After seven years in Papua New Guinea, at last Behrouz Boochani is free from the torment he has suffered under Australia’s abusive offshore immigration detention program.
Boochani, the author of 'No Friend But The Mountains', winner of the National Biography Award, has been given a reprieve by the New Zealand Government.
As Dr Graham Thom, Refugee Coordinator for the independent organisation, Amnesty International Australia, writes:
I was there to meet him at the airport last night in Auckland. It was a scene of jubilation.
I have known Behrouz personally for most of the time he was held on Manus, so to see him reach safety, amongst friends, is difficult to describe. I can only imagine how he is feeling. Amnesty International and many other partners have worked very hard to make this dream a reality.
Yet we cannot rest until every single person Australia has kept in exile offshore in Papua New Guinea and Nauru is safe.
Behrouz arriving in New Zealand illustrates the bizarre hypocrisy of the Australian Government’s decision to block vulnerable refugees trapped for seven years from getting to freedom.
We have worked tirelessly with partners to help refugees from Nauru and Papua New Guinea to get to the USA, Canada, Switzerland and other places in Europe.
Therearealternatives. Australia must accept all the offers generously made to get these people to safety. New Zealand has offered to take 150 refugees a year, which could help more than half those that remain trapped in Papua New Guinea.
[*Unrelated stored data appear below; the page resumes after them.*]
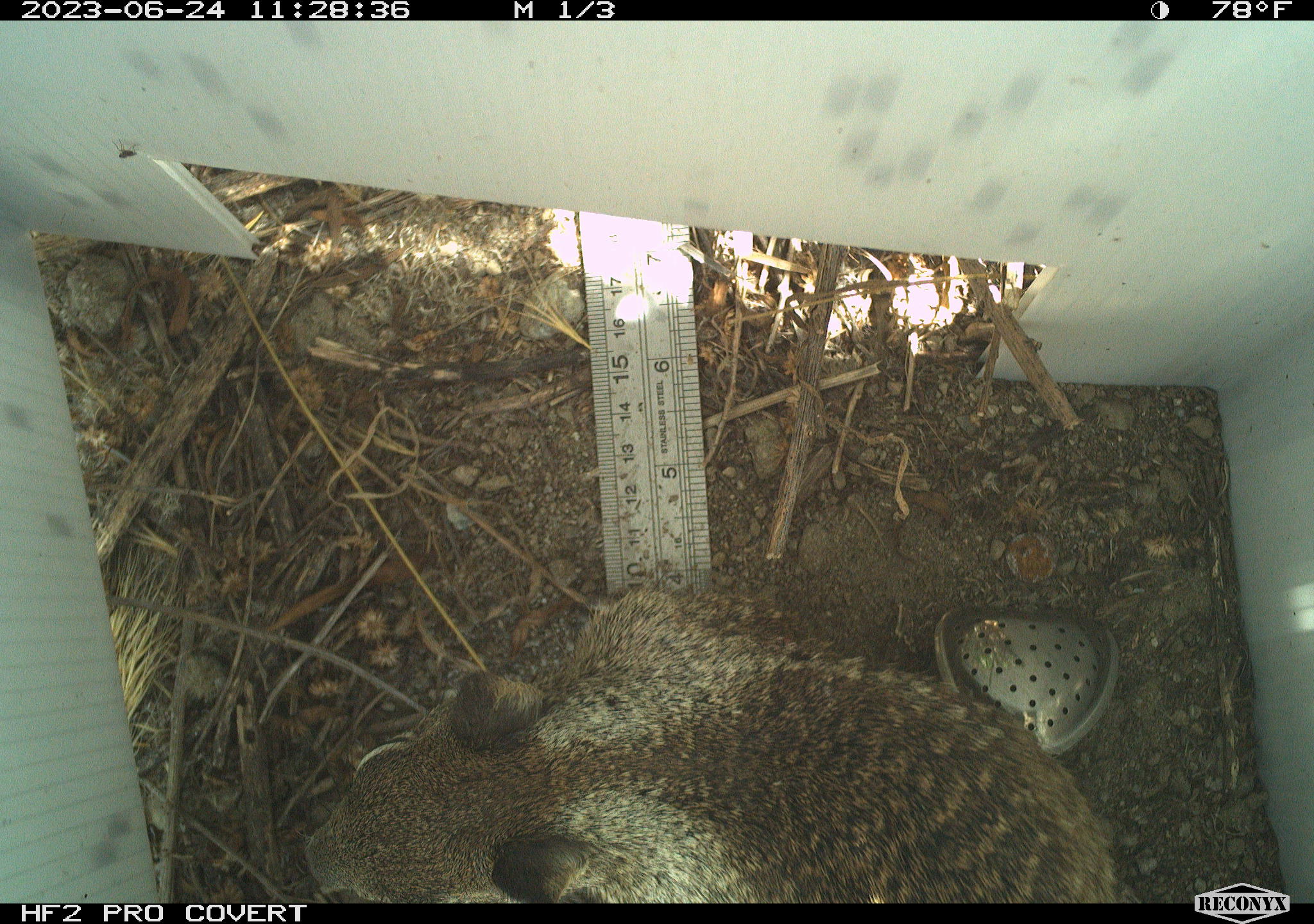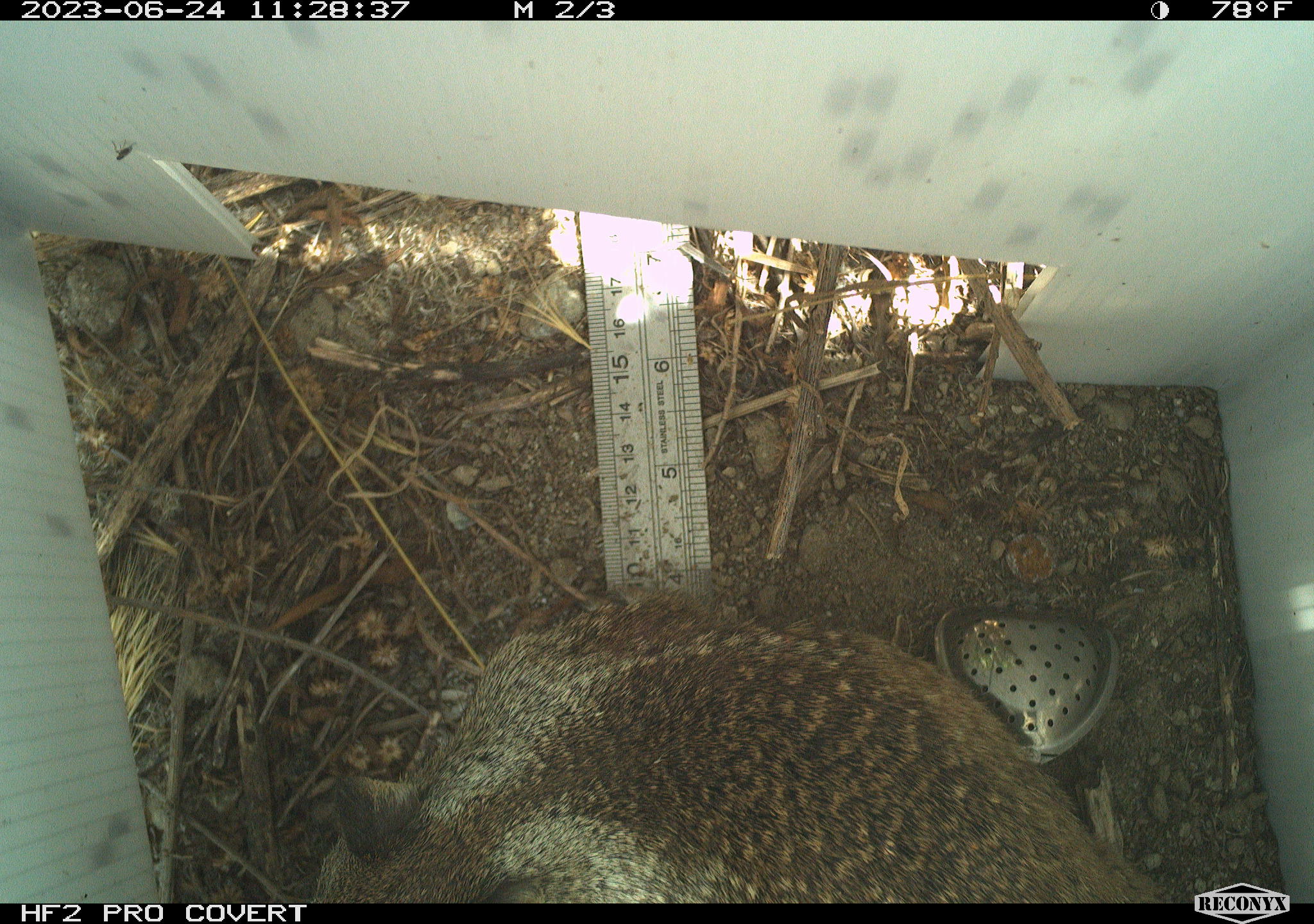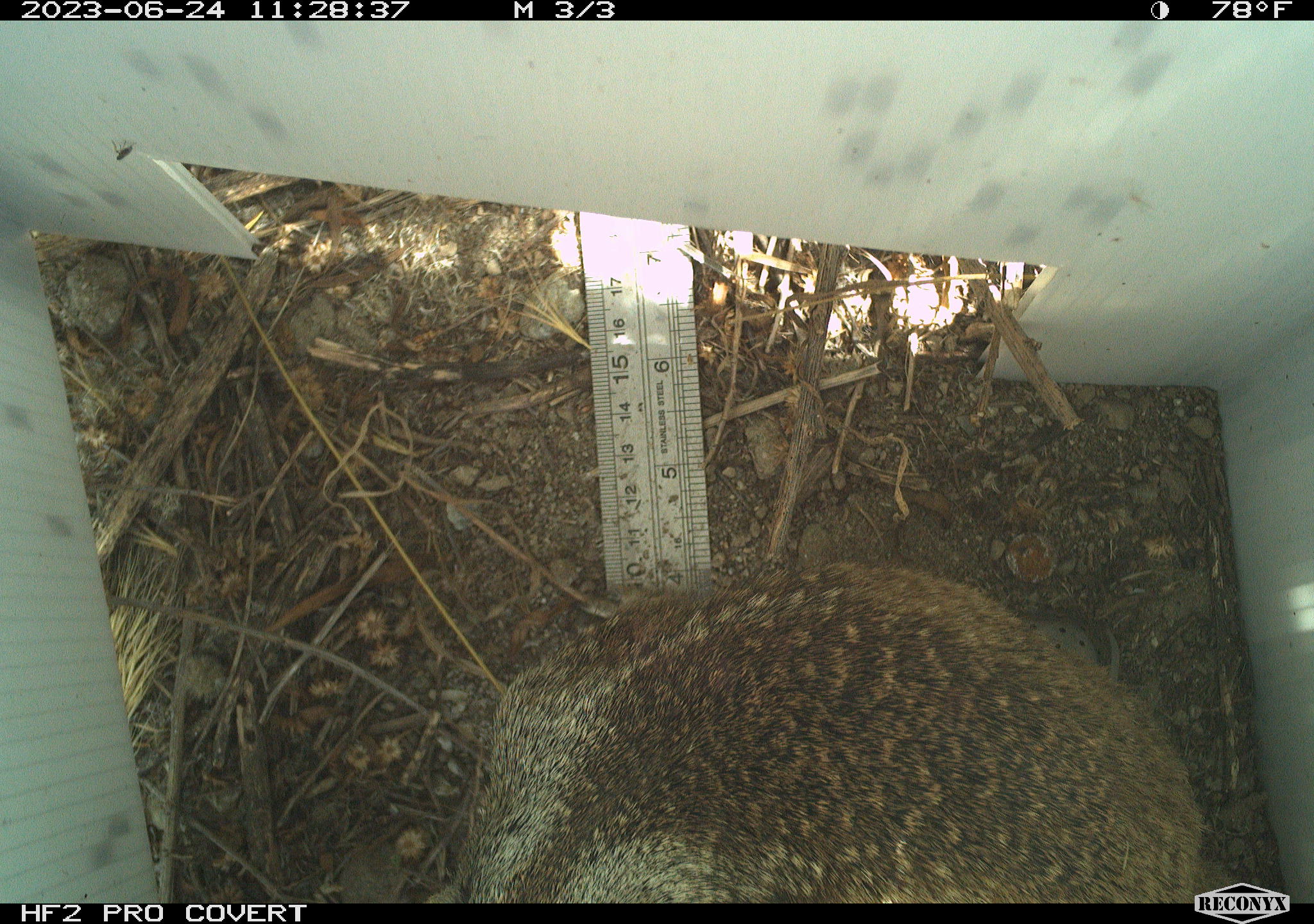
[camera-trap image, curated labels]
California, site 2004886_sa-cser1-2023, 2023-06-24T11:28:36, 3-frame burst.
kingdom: Animalia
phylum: Chordata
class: Mammalia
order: Rodentia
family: Sciuridae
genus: Otospermophilus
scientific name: Otospermophilus beecheyi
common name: california ground squirrel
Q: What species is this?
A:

Amnesty has witnessed first hand the suffering on both Manus and Nauru. It is imperative to get people off these islands without delay.
As Behrouz said recently of those trapped on Nauru and in PNG:
... what is unfolding [offshore] is a human tragedy. It is a humanitarian crisis, and it is getting increasingly more dangerous as the days go by. In order to move beyond this critical situation only one option exists: that is for the Australian government to abide by the international laws which it is obligated to; it must acknowledge the human rights of refugees. There is no other way to act on this but to free the innocent human beings who they have tortured systematically for years.
Despite the billions of dollars Australia has spent to keep vulnerable refugees out of mind and out of sight, our government could not silence Behrouz.
He found a way through writing and publication to explain the brutality he and all those trapped offshore were enduring, and he found an audience of millions of people around the world. He told us of the deaths, the suicides, the self-harm, the extinguishment of hope and the everyday indignities Australia’s offshore detention regime meted out to people who only sought safety and freedom.